Boston Forced to Bear New Curse As Red Sox Collapse Temporarily Displaces Reputation for Winning Somewhere in a cramped apartment in Manhattan (because everything is cramped in Manhattan), someone watching Curb Your Enthusiasm decided the show's creator, Larry David, somehow had something to do with the 2011 Boston Red Sox.

This really happened.

One day at a typewriter, a sports writer for The Boston Globe sat down and first typed the words "Curse of the Bambino," connecting what would be 86 years without a World Series title to the Red Sox selling the greatest player in baseball history in 1919.

This really happened, too.

The latter grew into a phenomenon, and as ridiculous as any sane person finds the first example, the fact that it appeared on the website of The New York Times promises that it will have at least some staying power.

It was all going so well for so long, wasn't it? There was the Super Bowl victory for the Patriots in 2002, then two more. There was a long-awaited World Series title for the Red Sox, followed by another. There was a 17th banner for the Celtics and a Stanley Cup for the Bruins. Then the Red Sox lost a nine-game lead in less than a month and it's 1986 all over again. It's incredible how quickly we revert back into gloom-and-doom mode.

To the south and west, though, the time to respect Boston's pain has passed. Outside New England, it's open season to joke about the Red Sox' collapse.

In less than a month, Boston went from model sports city to punchline.

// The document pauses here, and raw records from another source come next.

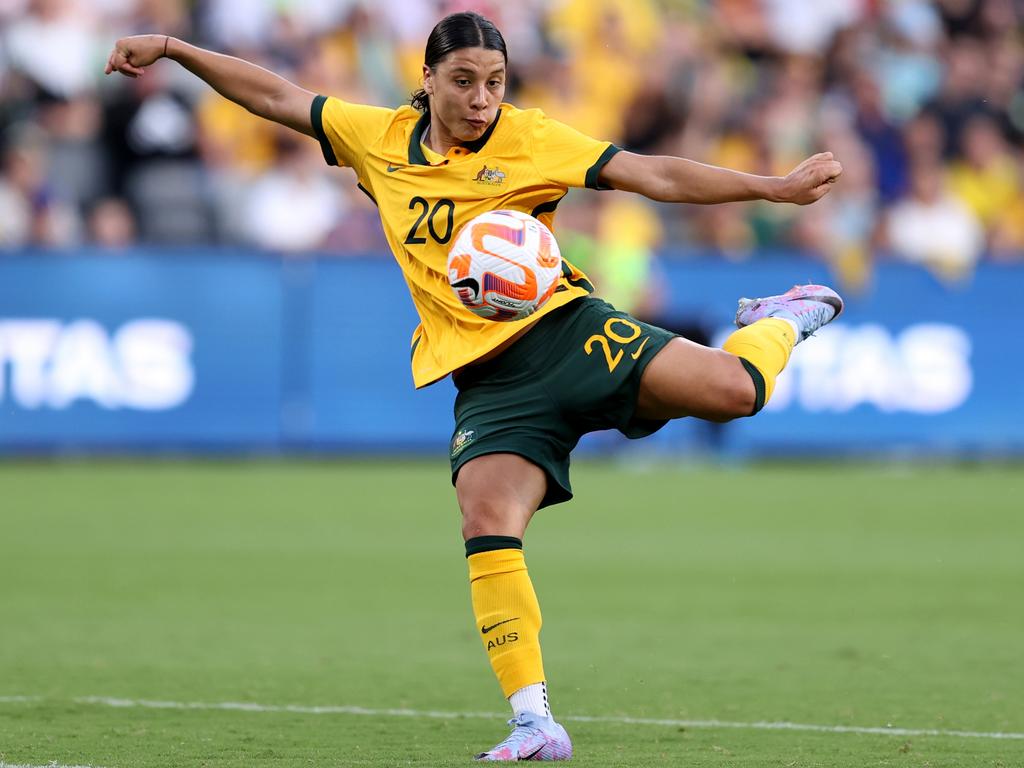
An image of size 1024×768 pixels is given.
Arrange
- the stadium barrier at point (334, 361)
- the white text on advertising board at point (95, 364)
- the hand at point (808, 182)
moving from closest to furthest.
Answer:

There was no way, for instance, for Texas A&M's two second-half collapses in back-to-back weeks to go by without a mention of the Sox. The Aggies, who handed away a 17-point halftime lead to Oklahoma State last week and an 18-point halftime lead to Arkansas on Saturday, "have become football's version of the Boston Red Sox and the Atlanta Braves," wrote Steve Megargee of Rivals. Ouch.

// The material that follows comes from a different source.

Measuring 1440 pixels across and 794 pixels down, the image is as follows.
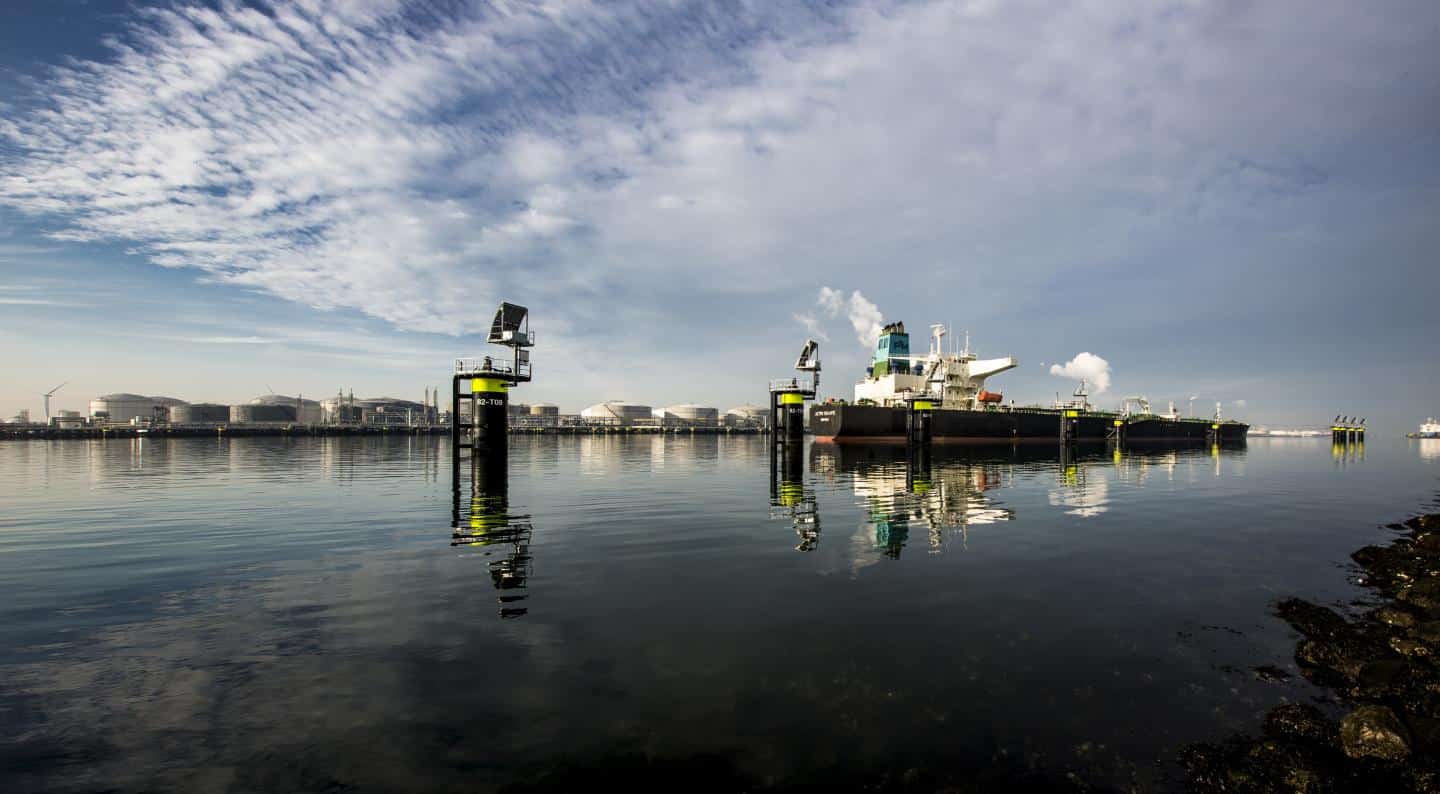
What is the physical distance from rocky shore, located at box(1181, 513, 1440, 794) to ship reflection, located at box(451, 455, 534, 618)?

Most of us can predict what's coming next. The only way for a laughingstock to deflect humor is to bring attention to its own pain, and there's no better way to publicize something painful than to give it a name.

This is how curses are born, folks.

When the Red Sox didn't win a World Series for 86 years, it was supposedly because of Babe Ruth. When the White Sox failed to win a title for 88 years, many blamed the 1919 Black Sox. With the Cubs working on their 104th year without a championship, Steve Bartman and the Billy Goat became useful, um, goats.

It's historically taken time for such curses to develop — the Curse of the Bambino didn't get a name until the 1980s — but as with everything in the 21st century, things move faster now. The Red Sox' tumble from first place in the division to out of the playoffs entirely already has two proposed explanations: "The Curse of (Robert) Andino" and "The Larry David Curse."

A lot of fans scoff at curses, but curses are very, very real. Not in the way one might think, but they're definitely real.

The 2011 Red Sox were indeed cursed with poorly timed slumps, an unreliable bullpen, devastating injuries to their starting pitching staff and a general clubhouse-wide malaise. Yet it's doubtful that during the collapse, the Red Sox players gave any thought to an Orioles utility player who entered the season with 440 plate appearances. It's even more doubtful any of the players even know who David or the Times' Nate Silver is.

In a city such as Boston, with all its history of sports heartbreak, the teams have just one curse: That any time something bad happens, they'll be saddled with some sort of made-up curse. There's no losing unless ghosts or gods or HBO shows somehow played a role.

Save the curses for pithy remarks made by out-of-town sports columnists. Real Boston fans don't need a curse to carry around like an albatross. Losing in unprecedented fashion is painful enough.